This dress has been in the works for quite a while now, but yet again I find myself with a new cocktail dress just in time for all the Christmas parties! I first noticed BWOF 09/08 #114 when the issue’s preview came up on the website because the seaming was exactly like a Versace dress worn by Kate Moss in the Fall 2007 Versace ad campaign. Besides being a great designer knockoff pattern, I simply just loved the seaming details, though I’m not terribly keen on Burda’s styling of it as a jumper (in the American sense of the word).
I had quite a few bias problems with this since I changed the layout to eliminate the centre front seam (which I wouldn’t recommend doing!), but after seeking help from all of you, I was able to fix this by unpicking the offending seams, letting the dress hang for a few days, hand-basting the seams, then finally restitching them on the machine.

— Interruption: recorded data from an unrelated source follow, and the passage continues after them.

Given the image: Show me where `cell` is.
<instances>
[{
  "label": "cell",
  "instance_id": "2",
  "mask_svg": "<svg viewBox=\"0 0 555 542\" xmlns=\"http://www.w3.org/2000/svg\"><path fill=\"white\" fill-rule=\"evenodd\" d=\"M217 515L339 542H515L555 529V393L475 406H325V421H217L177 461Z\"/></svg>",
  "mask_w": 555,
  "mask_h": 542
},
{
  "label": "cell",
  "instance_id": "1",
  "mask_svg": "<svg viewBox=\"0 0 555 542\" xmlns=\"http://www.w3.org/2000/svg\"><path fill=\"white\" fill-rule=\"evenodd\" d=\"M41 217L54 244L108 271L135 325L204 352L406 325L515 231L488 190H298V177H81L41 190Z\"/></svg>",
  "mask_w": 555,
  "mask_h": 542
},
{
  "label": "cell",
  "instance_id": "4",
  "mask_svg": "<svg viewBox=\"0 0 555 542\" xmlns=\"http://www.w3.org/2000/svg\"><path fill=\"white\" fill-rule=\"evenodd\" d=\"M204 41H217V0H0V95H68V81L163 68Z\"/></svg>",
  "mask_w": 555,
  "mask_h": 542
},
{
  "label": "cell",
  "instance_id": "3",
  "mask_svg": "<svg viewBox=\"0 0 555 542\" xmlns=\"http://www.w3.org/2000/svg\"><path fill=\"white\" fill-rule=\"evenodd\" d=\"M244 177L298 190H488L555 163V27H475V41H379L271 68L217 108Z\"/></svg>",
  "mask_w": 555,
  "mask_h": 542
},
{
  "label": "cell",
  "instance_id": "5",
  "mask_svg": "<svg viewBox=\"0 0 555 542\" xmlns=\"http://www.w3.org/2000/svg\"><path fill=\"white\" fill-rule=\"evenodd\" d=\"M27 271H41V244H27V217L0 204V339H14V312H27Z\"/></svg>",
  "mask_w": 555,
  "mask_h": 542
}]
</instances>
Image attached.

The most obvious pattern change here is that I altered the neckline. The original is a high jewel neck, which really doesn’t do me any favours, so I simply took the front pattern piece and redrew a lower, square neckline. It really was that easy!

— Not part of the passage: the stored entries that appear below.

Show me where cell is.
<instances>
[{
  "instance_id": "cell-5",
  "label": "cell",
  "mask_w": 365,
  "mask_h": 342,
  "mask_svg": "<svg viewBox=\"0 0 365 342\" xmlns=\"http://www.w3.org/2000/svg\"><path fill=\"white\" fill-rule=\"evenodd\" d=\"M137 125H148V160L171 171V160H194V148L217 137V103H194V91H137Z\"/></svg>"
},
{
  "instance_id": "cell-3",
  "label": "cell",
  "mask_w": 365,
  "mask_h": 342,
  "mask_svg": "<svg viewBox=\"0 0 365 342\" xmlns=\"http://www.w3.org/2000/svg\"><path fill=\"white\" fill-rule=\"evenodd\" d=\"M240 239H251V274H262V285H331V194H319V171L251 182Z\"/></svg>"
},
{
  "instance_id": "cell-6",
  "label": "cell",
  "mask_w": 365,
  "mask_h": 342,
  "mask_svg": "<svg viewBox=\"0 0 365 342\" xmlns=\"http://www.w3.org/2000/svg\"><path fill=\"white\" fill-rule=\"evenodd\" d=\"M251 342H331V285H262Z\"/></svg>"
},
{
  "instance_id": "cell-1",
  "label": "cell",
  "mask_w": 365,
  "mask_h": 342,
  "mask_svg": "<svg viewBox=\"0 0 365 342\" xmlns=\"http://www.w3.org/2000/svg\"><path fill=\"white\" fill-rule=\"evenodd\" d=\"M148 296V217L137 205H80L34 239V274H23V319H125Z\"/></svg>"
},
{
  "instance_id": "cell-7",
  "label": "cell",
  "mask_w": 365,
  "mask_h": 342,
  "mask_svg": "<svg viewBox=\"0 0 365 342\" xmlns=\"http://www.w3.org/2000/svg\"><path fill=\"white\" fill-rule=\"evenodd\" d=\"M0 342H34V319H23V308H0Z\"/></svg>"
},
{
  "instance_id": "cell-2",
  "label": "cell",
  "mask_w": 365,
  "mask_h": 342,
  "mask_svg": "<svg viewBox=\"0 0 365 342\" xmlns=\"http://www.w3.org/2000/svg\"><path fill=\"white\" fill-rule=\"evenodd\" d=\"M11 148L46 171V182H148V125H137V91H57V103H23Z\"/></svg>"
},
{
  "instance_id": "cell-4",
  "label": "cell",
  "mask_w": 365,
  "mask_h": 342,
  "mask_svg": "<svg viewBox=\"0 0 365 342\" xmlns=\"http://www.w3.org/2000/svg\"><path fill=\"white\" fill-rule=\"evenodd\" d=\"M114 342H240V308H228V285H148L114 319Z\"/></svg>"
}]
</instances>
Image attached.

The other change was to un-petite this pattern. Burda WOF usually have one pattern sized for petites in each issue, but I’d never before attempted to alter one into regular sizing. So I compared the size chart for my usual size 42 against the equivalent petite size 21, and noticed that there were very few changes – the waist lengths and sleeve lengths were shorter, but that was essentially it. And since this was sleeveless, I didn’t even have to worry about the sleeves! So I traced out my pattern as usual, then cut the pattern pieces in half along the waistline, moved the pieces apart by one inch, and taped more paper underneath to make my pattern pieces whole again. It only took about 5 minutes to change it on the 3 pattern pieces here, so I’d highly recommend doing this if you’re not petite but love this dress!

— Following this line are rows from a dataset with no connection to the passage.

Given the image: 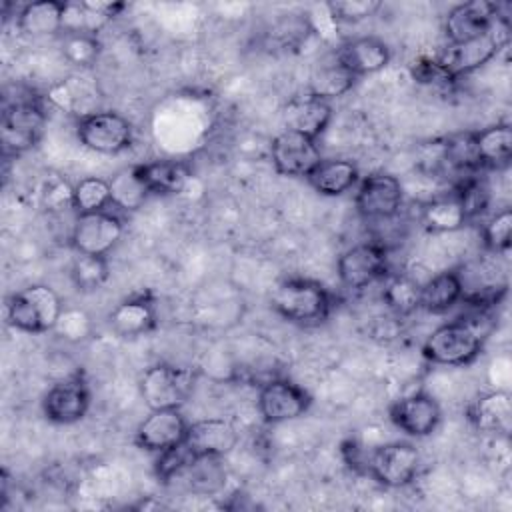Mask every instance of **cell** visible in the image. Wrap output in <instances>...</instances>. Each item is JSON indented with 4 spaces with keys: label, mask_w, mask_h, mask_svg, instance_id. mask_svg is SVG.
<instances>
[{
    "label": "cell",
    "mask_w": 512,
    "mask_h": 512,
    "mask_svg": "<svg viewBox=\"0 0 512 512\" xmlns=\"http://www.w3.org/2000/svg\"><path fill=\"white\" fill-rule=\"evenodd\" d=\"M272 310L294 324L324 322L332 308V296L324 284L312 278H286L270 296Z\"/></svg>",
    "instance_id": "cell-1"
},
{
    "label": "cell",
    "mask_w": 512,
    "mask_h": 512,
    "mask_svg": "<svg viewBox=\"0 0 512 512\" xmlns=\"http://www.w3.org/2000/svg\"><path fill=\"white\" fill-rule=\"evenodd\" d=\"M62 312V300L48 284H30L14 292L6 302L8 324L28 334H46L54 330Z\"/></svg>",
    "instance_id": "cell-2"
},
{
    "label": "cell",
    "mask_w": 512,
    "mask_h": 512,
    "mask_svg": "<svg viewBox=\"0 0 512 512\" xmlns=\"http://www.w3.org/2000/svg\"><path fill=\"white\" fill-rule=\"evenodd\" d=\"M484 332L470 320H454L438 326L422 344V356L438 366H466L484 348Z\"/></svg>",
    "instance_id": "cell-3"
},
{
    "label": "cell",
    "mask_w": 512,
    "mask_h": 512,
    "mask_svg": "<svg viewBox=\"0 0 512 512\" xmlns=\"http://www.w3.org/2000/svg\"><path fill=\"white\" fill-rule=\"evenodd\" d=\"M508 36V24L498 18L484 34L462 44L448 46L444 54L438 58V64L452 80H456L488 64L508 44Z\"/></svg>",
    "instance_id": "cell-4"
},
{
    "label": "cell",
    "mask_w": 512,
    "mask_h": 512,
    "mask_svg": "<svg viewBox=\"0 0 512 512\" xmlns=\"http://www.w3.org/2000/svg\"><path fill=\"white\" fill-rule=\"evenodd\" d=\"M80 144L98 154H120L132 146L134 130L128 118L112 110L88 112L76 122Z\"/></svg>",
    "instance_id": "cell-5"
},
{
    "label": "cell",
    "mask_w": 512,
    "mask_h": 512,
    "mask_svg": "<svg viewBox=\"0 0 512 512\" xmlns=\"http://www.w3.org/2000/svg\"><path fill=\"white\" fill-rule=\"evenodd\" d=\"M192 386V370L160 362L144 370L140 378V396L148 410L180 408L190 396Z\"/></svg>",
    "instance_id": "cell-6"
},
{
    "label": "cell",
    "mask_w": 512,
    "mask_h": 512,
    "mask_svg": "<svg viewBox=\"0 0 512 512\" xmlns=\"http://www.w3.org/2000/svg\"><path fill=\"white\" fill-rule=\"evenodd\" d=\"M420 468V452L410 442H386L366 458L368 474L386 488L408 486Z\"/></svg>",
    "instance_id": "cell-7"
},
{
    "label": "cell",
    "mask_w": 512,
    "mask_h": 512,
    "mask_svg": "<svg viewBox=\"0 0 512 512\" xmlns=\"http://www.w3.org/2000/svg\"><path fill=\"white\" fill-rule=\"evenodd\" d=\"M124 222L118 214L102 210L92 214H78L70 232V246L74 252L108 256L120 242Z\"/></svg>",
    "instance_id": "cell-8"
},
{
    "label": "cell",
    "mask_w": 512,
    "mask_h": 512,
    "mask_svg": "<svg viewBox=\"0 0 512 512\" xmlns=\"http://www.w3.org/2000/svg\"><path fill=\"white\" fill-rule=\"evenodd\" d=\"M312 396L288 378H272L260 386L258 412L266 424H282L296 420L308 412Z\"/></svg>",
    "instance_id": "cell-9"
},
{
    "label": "cell",
    "mask_w": 512,
    "mask_h": 512,
    "mask_svg": "<svg viewBox=\"0 0 512 512\" xmlns=\"http://www.w3.org/2000/svg\"><path fill=\"white\" fill-rule=\"evenodd\" d=\"M404 200L402 182L388 172H372L360 180L354 204L366 220H390L394 218Z\"/></svg>",
    "instance_id": "cell-10"
},
{
    "label": "cell",
    "mask_w": 512,
    "mask_h": 512,
    "mask_svg": "<svg viewBox=\"0 0 512 512\" xmlns=\"http://www.w3.org/2000/svg\"><path fill=\"white\" fill-rule=\"evenodd\" d=\"M270 158L278 174L306 178L322 160V152L314 138L284 128L270 144Z\"/></svg>",
    "instance_id": "cell-11"
},
{
    "label": "cell",
    "mask_w": 512,
    "mask_h": 512,
    "mask_svg": "<svg viewBox=\"0 0 512 512\" xmlns=\"http://www.w3.org/2000/svg\"><path fill=\"white\" fill-rule=\"evenodd\" d=\"M46 114L36 100L14 102L2 112V146L4 152L22 154L34 148L42 136Z\"/></svg>",
    "instance_id": "cell-12"
},
{
    "label": "cell",
    "mask_w": 512,
    "mask_h": 512,
    "mask_svg": "<svg viewBox=\"0 0 512 512\" xmlns=\"http://www.w3.org/2000/svg\"><path fill=\"white\" fill-rule=\"evenodd\" d=\"M388 266V250L378 242H362L340 254L336 272L350 290H362L380 280Z\"/></svg>",
    "instance_id": "cell-13"
},
{
    "label": "cell",
    "mask_w": 512,
    "mask_h": 512,
    "mask_svg": "<svg viewBox=\"0 0 512 512\" xmlns=\"http://www.w3.org/2000/svg\"><path fill=\"white\" fill-rule=\"evenodd\" d=\"M388 418L400 432L412 438H426L436 432L442 408L432 394L418 390L394 400L388 408Z\"/></svg>",
    "instance_id": "cell-14"
},
{
    "label": "cell",
    "mask_w": 512,
    "mask_h": 512,
    "mask_svg": "<svg viewBox=\"0 0 512 512\" xmlns=\"http://www.w3.org/2000/svg\"><path fill=\"white\" fill-rule=\"evenodd\" d=\"M190 422L184 418L180 408L150 410V414L138 424L134 442L146 452L160 454L186 440Z\"/></svg>",
    "instance_id": "cell-15"
},
{
    "label": "cell",
    "mask_w": 512,
    "mask_h": 512,
    "mask_svg": "<svg viewBox=\"0 0 512 512\" xmlns=\"http://www.w3.org/2000/svg\"><path fill=\"white\" fill-rule=\"evenodd\" d=\"M90 408V388L80 374L56 382L42 398V412L54 424L80 422Z\"/></svg>",
    "instance_id": "cell-16"
},
{
    "label": "cell",
    "mask_w": 512,
    "mask_h": 512,
    "mask_svg": "<svg viewBox=\"0 0 512 512\" xmlns=\"http://www.w3.org/2000/svg\"><path fill=\"white\" fill-rule=\"evenodd\" d=\"M498 18V4L494 2L470 0L456 4L444 18V36L448 46L462 44L484 34Z\"/></svg>",
    "instance_id": "cell-17"
},
{
    "label": "cell",
    "mask_w": 512,
    "mask_h": 512,
    "mask_svg": "<svg viewBox=\"0 0 512 512\" xmlns=\"http://www.w3.org/2000/svg\"><path fill=\"white\" fill-rule=\"evenodd\" d=\"M184 444L194 458H222L238 444V430L226 418H202L188 426Z\"/></svg>",
    "instance_id": "cell-18"
},
{
    "label": "cell",
    "mask_w": 512,
    "mask_h": 512,
    "mask_svg": "<svg viewBox=\"0 0 512 512\" xmlns=\"http://www.w3.org/2000/svg\"><path fill=\"white\" fill-rule=\"evenodd\" d=\"M282 118L288 130H294L318 140V136L328 128L332 120V104L306 90L304 94L292 96L284 104Z\"/></svg>",
    "instance_id": "cell-19"
},
{
    "label": "cell",
    "mask_w": 512,
    "mask_h": 512,
    "mask_svg": "<svg viewBox=\"0 0 512 512\" xmlns=\"http://www.w3.org/2000/svg\"><path fill=\"white\" fill-rule=\"evenodd\" d=\"M338 60L356 76H368L384 70L390 64V46L378 36H356L346 40L336 50Z\"/></svg>",
    "instance_id": "cell-20"
},
{
    "label": "cell",
    "mask_w": 512,
    "mask_h": 512,
    "mask_svg": "<svg viewBox=\"0 0 512 512\" xmlns=\"http://www.w3.org/2000/svg\"><path fill=\"white\" fill-rule=\"evenodd\" d=\"M110 328L124 338H136L156 328V304L148 294H134L118 302L108 314Z\"/></svg>",
    "instance_id": "cell-21"
},
{
    "label": "cell",
    "mask_w": 512,
    "mask_h": 512,
    "mask_svg": "<svg viewBox=\"0 0 512 512\" xmlns=\"http://www.w3.org/2000/svg\"><path fill=\"white\" fill-rule=\"evenodd\" d=\"M134 172L138 180L146 186L148 194H158V196L180 194L192 178V168L184 160L142 162V164H134Z\"/></svg>",
    "instance_id": "cell-22"
},
{
    "label": "cell",
    "mask_w": 512,
    "mask_h": 512,
    "mask_svg": "<svg viewBox=\"0 0 512 512\" xmlns=\"http://www.w3.org/2000/svg\"><path fill=\"white\" fill-rule=\"evenodd\" d=\"M470 152L476 168H502L512 156L510 124H492L476 132H468Z\"/></svg>",
    "instance_id": "cell-23"
},
{
    "label": "cell",
    "mask_w": 512,
    "mask_h": 512,
    "mask_svg": "<svg viewBox=\"0 0 512 512\" xmlns=\"http://www.w3.org/2000/svg\"><path fill=\"white\" fill-rule=\"evenodd\" d=\"M468 420L484 434L508 436L512 422V402L508 392L496 390L480 394L468 408Z\"/></svg>",
    "instance_id": "cell-24"
},
{
    "label": "cell",
    "mask_w": 512,
    "mask_h": 512,
    "mask_svg": "<svg viewBox=\"0 0 512 512\" xmlns=\"http://www.w3.org/2000/svg\"><path fill=\"white\" fill-rule=\"evenodd\" d=\"M470 214L460 190H452L428 200L422 206V224L428 232H456L466 226Z\"/></svg>",
    "instance_id": "cell-25"
},
{
    "label": "cell",
    "mask_w": 512,
    "mask_h": 512,
    "mask_svg": "<svg viewBox=\"0 0 512 512\" xmlns=\"http://www.w3.org/2000/svg\"><path fill=\"white\" fill-rule=\"evenodd\" d=\"M360 178L358 166L346 158H322L306 176L308 184L322 196H342Z\"/></svg>",
    "instance_id": "cell-26"
},
{
    "label": "cell",
    "mask_w": 512,
    "mask_h": 512,
    "mask_svg": "<svg viewBox=\"0 0 512 512\" xmlns=\"http://www.w3.org/2000/svg\"><path fill=\"white\" fill-rule=\"evenodd\" d=\"M68 2L40 0L24 4L16 14V26L28 36H52L64 32Z\"/></svg>",
    "instance_id": "cell-27"
},
{
    "label": "cell",
    "mask_w": 512,
    "mask_h": 512,
    "mask_svg": "<svg viewBox=\"0 0 512 512\" xmlns=\"http://www.w3.org/2000/svg\"><path fill=\"white\" fill-rule=\"evenodd\" d=\"M358 78L338 60L336 52L322 58L310 74L308 82V92L322 98V100H332L344 96L356 82Z\"/></svg>",
    "instance_id": "cell-28"
},
{
    "label": "cell",
    "mask_w": 512,
    "mask_h": 512,
    "mask_svg": "<svg viewBox=\"0 0 512 512\" xmlns=\"http://www.w3.org/2000/svg\"><path fill=\"white\" fill-rule=\"evenodd\" d=\"M464 298V282L460 272L444 270L420 284V308L432 314L450 310Z\"/></svg>",
    "instance_id": "cell-29"
},
{
    "label": "cell",
    "mask_w": 512,
    "mask_h": 512,
    "mask_svg": "<svg viewBox=\"0 0 512 512\" xmlns=\"http://www.w3.org/2000/svg\"><path fill=\"white\" fill-rule=\"evenodd\" d=\"M70 204L76 210V214H92L106 210L108 206H112L110 182L96 176L82 178L74 184L70 192Z\"/></svg>",
    "instance_id": "cell-30"
},
{
    "label": "cell",
    "mask_w": 512,
    "mask_h": 512,
    "mask_svg": "<svg viewBox=\"0 0 512 512\" xmlns=\"http://www.w3.org/2000/svg\"><path fill=\"white\" fill-rule=\"evenodd\" d=\"M108 258L106 256H92V254H80L72 258L70 264V278L74 286L82 292L98 290L108 280Z\"/></svg>",
    "instance_id": "cell-31"
},
{
    "label": "cell",
    "mask_w": 512,
    "mask_h": 512,
    "mask_svg": "<svg viewBox=\"0 0 512 512\" xmlns=\"http://www.w3.org/2000/svg\"><path fill=\"white\" fill-rule=\"evenodd\" d=\"M108 182H110V192H112V206H116L120 210H126V212L138 210L148 196V190L138 180L134 166L116 172L112 176V180H108Z\"/></svg>",
    "instance_id": "cell-32"
},
{
    "label": "cell",
    "mask_w": 512,
    "mask_h": 512,
    "mask_svg": "<svg viewBox=\"0 0 512 512\" xmlns=\"http://www.w3.org/2000/svg\"><path fill=\"white\" fill-rule=\"evenodd\" d=\"M60 46L64 58L80 68L92 66L100 54V42L96 34L90 32H64Z\"/></svg>",
    "instance_id": "cell-33"
},
{
    "label": "cell",
    "mask_w": 512,
    "mask_h": 512,
    "mask_svg": "<svg viewBox=\"0 0 512 512\" xmlns=\"http://www.w3.org/2000/svg\"><path fill=\"white\" fill-rule=\"evenodd\" d=\"M382 298L396 314H410L420 308V284L408 276H396L386 284Z\"/></svg>",
    "instance_id": "cell-34"
},
{
    "label": "cell",
    "mask_w": 512,
    "mask_h": 512,
    "mask_svg": "<svg viewBox=\"0 0 512 512\" xmlns=\"http://www.w3.org/2000/svg\"><path fill=\"white\" fill-rule=\"evenodd\" d=\"M510 236H512V212L508 208L492 214L482 228L484 246L496 254L506 252L510 248Z\"/></svg>",
    "instance_id": "cell-35"
},
{
    "label": "cell",
    "mask_w": 512,
    "mask_h": 512,
    "mask_svg": "<svg viewBox=\"0 0 512 512\" xmlns=\"http://www.w3.org/2000/svg\"><path fill=\"white\" fill-rule=\"evenodd\" d=\"M380 6L382 4L378 0H334L326 4L330 16L346 24H356L374 16L380 10Z\"/></svg>",
    "instance_id": "cell-36"
},
{
    "label": "cell",
    "mask_w": 512,
    "mask_h": 512,
    "mask_svg": "<svg viewBox=\"0 0 512 512\" xmlns=\"http://www.w3.org/2000/svg\"><path fill=\"white\" fill-rule=\"evenodd\" d=\"M196 458L192 456V452L188 450V446L182 442L174 448H168L164 452L158 454L156 458V464H154V470H156V476L162 480V482H168L172 480L174 476H180Z\"/></svg>",
    "instance_id": "cell-37"
}]
</instances>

Burda WOF recommend lining this, and as such, don’t provide any separate pattern pieces for facings, but I was running out of fabric so this is only self-lined to the waist, which makes everything nice and neat around the neck and armscyes. I figure I’ll really only ever wear this with tights anyway, so I’ll still have at least one layer protecting the outer silk from my skin regardless.
This fabric also has its own story to tell – it came in my free designer bundle from fabric.com about a year and a half ago, and I always just assumed it was a synthetic lining so it languished for a while until I tossed it in the washing machine with a bunch of other fabrics I was treating at the time. It came out of the washer and I noticed how nice it felt, so I decided to clip a corner and do a burn test. Lo and behold, I have silk! And washable silk, at that (well, it was now…).
I mentally upgraded this fabric from “lining” to “dressmaking” and thought this pattern would be the perfect pairing. I absolutely love sewing and wearing silk, and conveniently enough, Not Enough Thursdays just posted all about the wonders of sewing silk if any of you out there are more than a little scared of working with it. They’ve really summed up exactly why I always choose silk when I can…
The only thing is, I know the fibre is silk, but have no idea what this type of weave is called. It’s not charmeuse (satin), twill, or dupioni (raw), but it does have the little raw nubbles like dupioni tends to get. It’s lightweight and drapes like charmeuse, but is slightly see-through and isn’t shiny in the slightest.
Here’s a detail shot of the area around my invisible zipper showing the weave of the fabric…
Can anyone help me ID this fabric so I can buy it again?
(oh, and the photoshoot – it really is cold in December in London! We took James’s sweatshirt photos at the same time and he’s wearing thick gloves! As I was mid-shoot, a neighbour walked by and shouted “Get some clothes on, woman!” hahahah! A few moments’ suffering to get good photos is well within my skillset, especially if the sun is shining!)